La métaphore de « l'hygiène cognitive » ne me semble pas adaptée : les LLM n'ont pas de cognition, donc la métaphore n'est pas non plus exacte, au fond l'essentiel est que les fournisseurs de données introduisent du contenu bon marché, y compris des données toxiques et protégées par droit d'auteur.
Les textes de brain rot peuvent être nocifs, mais les vidéos de brain rot, malgré leur aspect inquiétant, peuvent avoir une densité de sens élevée et constituer un point d'amélioration des performances (voir la vidéo d'analyse du brain rot en allemand), tout comme l'art de Svankmajer est du « proto-brainrot » que l'on rumine longuement au musée. Il y a aussi une confusion terminologique : il faut distinguer si le contenu est de mauvaise qualité ou s'il est riche en sens.
C'est comme une reformulation de « garbage in, garbage out » : ça ressemble à un titre clickbait.
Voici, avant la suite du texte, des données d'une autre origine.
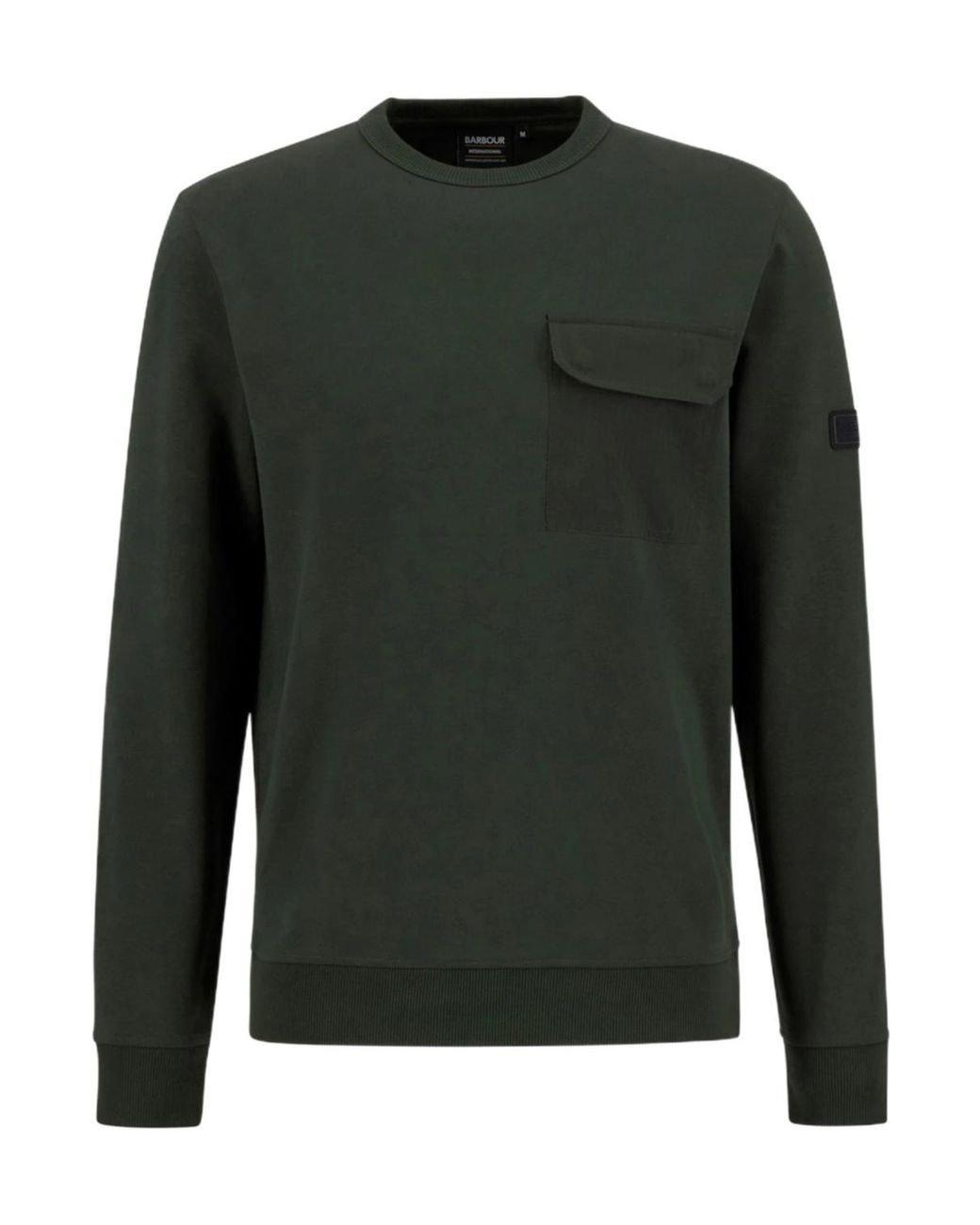Barbour Green Ilford Crew Sweater for men
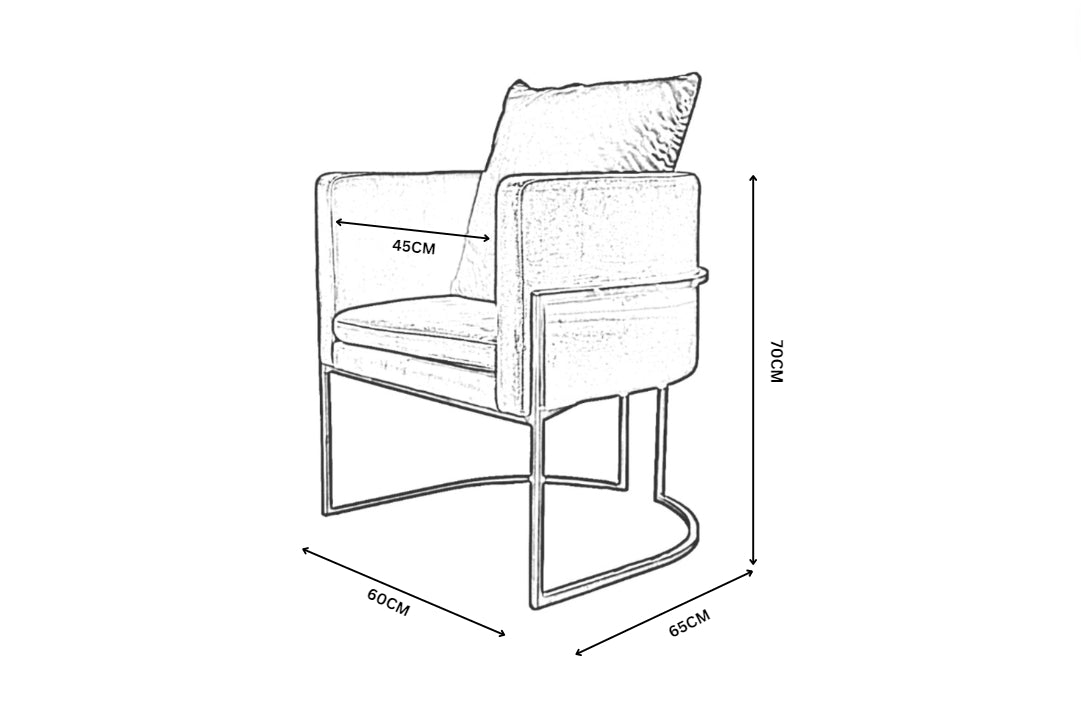 Courtney Accent Chair size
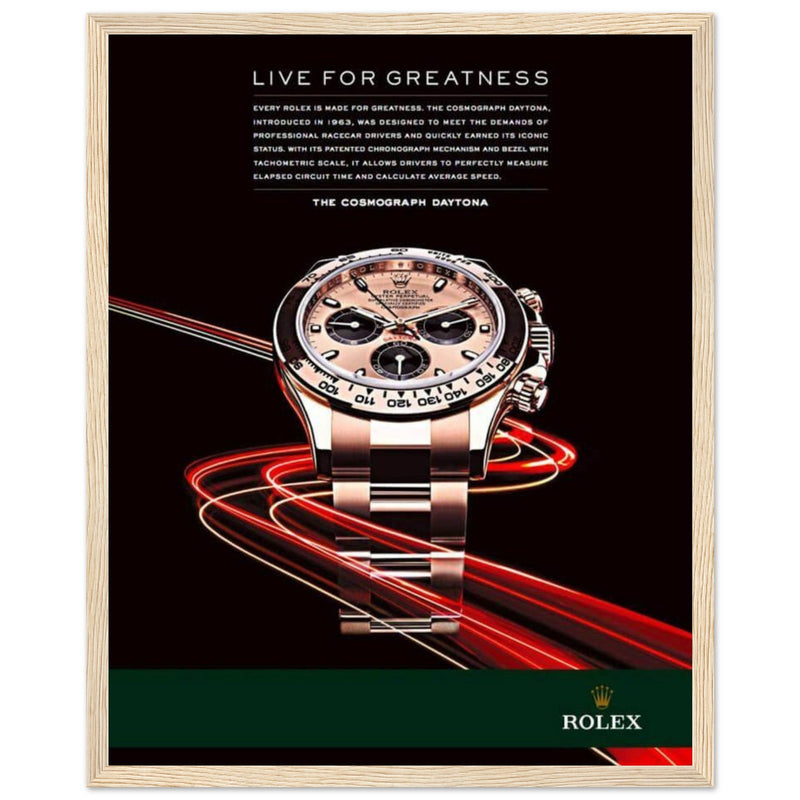 Rolex Live For Greatness Vintage Poster Ad
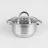 Set vesela Maestro MR-2021, 9 piese in set,  Inox,  16,  18,  20,  24 cm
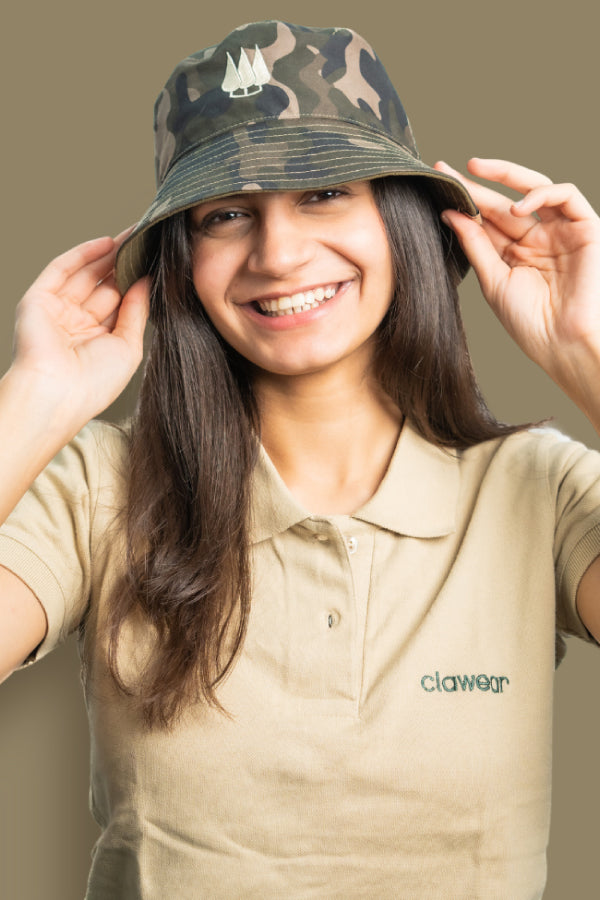 Pine Bucket Hats - Reversible Camo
Utiliser des métaphores comme « brain rot », « thought-skipping », « primary lesion » ou « cognitive declines » dans un article de computer science n'est pas approprié ; en pratique la comparaison est non seulement imprécise, mais elle fait aussi courir le risque d'attribuer des caractéristiques humaines à un modèle informatique. Si la recherche se laisse contaminer par ces termes, cela pourrait rendre plus coûteuse leur élimination.
Ce papier m'a fait me demander quel serait l'impact à long terme sur les enfants de la génération Alpha qui grandissent dans l'environnement médiatique.